At that moment, Enid came into the library with a small silver tray of sherry. She came click-clacking over to us, and handed it around. For one strangely tantalizing second, she leaned across in front of me, and I glimpsed her small bare breast through her dress. I accepted my sherry from her with a smile, but the look she gave me in return was cold — cast out of pure indifference.

When she had gone, and closed the library door behind her, Duglass Evelith said, in a phlegm-thickened voice, ‘The David Dark? What do you know of the David Dark?’

'Only that she used to belong to Esau Hasket, who had christened her after David Dark the evangelist preacher,' said Edward. 'Only that she set sail from Salem in a terrible storm in 1692 and was never seen again. At least, that's what the history books say. But they also say that every single reference to her was cut from every single logbook and broadsheet, and that Esau Hasket forbade anybody ever to mention her again. And the inference is that she foundered, quite soon after leaving Salem, and was driven back into Salem Sound by a strong northeasterly wind, and finally went down off Granitehead Neck.'

Duglass Evelith sucked in his cheeks, and regarded us thoughtfully. 'She sank over 290 years ago,' he said, choosing his words with care. The likelihood of there being anything salvageable left of her is rather less than slim, wouldn't you say?'

'Not if she really did go down where we think she did,' Edward argued. 'On the west side of Granitehead peninsula, the bottom is very soft mud, and if the David Dark behaved like every other sinking ship of the period, which we have no reason to doubt that she did, she would have plunged into that mud right up to her waterline, maybe higher, and buried herself within a matter of weeks.'

'Well?' asked Duglass Evelith.

'If that happened, then the David Dark will still be there. Preserved, right up to the orlop deck at least. And that means that whatever she was carrying in her hold will be preserved, too.'

'You know what she was carrying?'

'We're not sure,' said Forrest. 'All we know is that the people of Salem were in a hell of a hurry to get rid of it; and that it was contained in a specially-made copper vessel, or could have been.'

Edward said, 'We've been diving in the area, looking for the wreck, for over a year now. I'm sure it's there; I'm convinced of it. But unless we can find some documentary evidence of where she might have gone down, it's going to take us the rest of our lives to locate her. It's not even worth doing echo-soundings until we have a pretty exact idea of where she is. There are so many small boats and so many heaps of trawl nets down there, we'd forever be picking up likely-looking signals, and of course we'd have to dive down and investigate all of them.'

Old man Evelith was sipping his sherry all this time; but when Edward had finished, he set down his glass on the table beside him and gave a dry, thin sniff.

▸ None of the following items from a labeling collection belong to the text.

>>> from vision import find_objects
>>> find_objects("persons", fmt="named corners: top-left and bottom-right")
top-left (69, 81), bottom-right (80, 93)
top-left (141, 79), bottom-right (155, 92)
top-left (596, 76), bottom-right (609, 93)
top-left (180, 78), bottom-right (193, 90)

'Why, exactly, do you want to find the wreck of the David Dark?’ he asked us. 'What is so desperately urgent about it?'

I looked at him carefully. 'You know what's in it, don't you?' I asked him. 'You know what's down there, and why they tried to get rid of it?'

Duglass Evelith looked back at me, just as shrewdly, and smiled. 'Yes,' he admitted. 'I know what's in it. And if you can convince me that you have a strong enough reason for salvaging it; and that you know what dangers you may be up against, I'll tell you what it is.'

Twenty-One

I had been guessing, of course, when I suggested to Dug-lass Evelith that he knew what secret was concealed in the wreck of the David Dark; but not guessing too wildly. It was obvious from the books that lined the library shelves around us that he was interested in history and magic, and if he knew so much about the early settlers and the way in which they had conjured up Indian spirits to help them in the wilderness, then the chances that he was acquainted with the sinking of the David Dark were high.

Besides that, if Duglass Evelith didn't know where the wreck was located, or how it had sunk, then nobody would. This monkey-shriveled old man was our only possible hope.

'My wife was killed in a road accident just over a month ago,' I told him, in a quiet voice. 'Recently, she's been visiting me. I mean that her spirit has been visiting me. Her ghost, if you like. And talking to other people in Granitehead who have recently lost their relatives, I've discovered that what I've been experiencing is not exactly an uncommon phenomenon in this part of the world.'

That's all?' asked old man Evelith.

'Isn't it enough?' Edward demanded.

'There is more,' I said. 'An elderly woman who lived out on West Shore Road was killed two days ago by the spirit of her dead husband, and I understand that several other people have died in very gruesome and peculiar ways. It seems as if the ghosts are not benign; but are culling the living, in order to join them in the region of the dead.'

Duglass Evelith raised a white wiry eyebrow. 'The region of the dead?' he inquired. 'Who mentioned the region of the dead?'

'My wife,' I said. 'As a matter of fact, I saw her again last night. I saw lots of spirits last night, every dead damned soul in Waterside Cemetery.'

Edward looked across at me, and gave me a nod to show that he understood now why my behaviour had been so fractured this morning. Duglass Evelith sat back in his armchair, his elbows perched on the arms, his mittened hands hanging like the talons of a dead rook. Forrest cleared his throat, and shifted his backside on the leather-covered sofa so that it squeaked rudely.

'You're telling me the truth,' said Duglass Evelith, after a while.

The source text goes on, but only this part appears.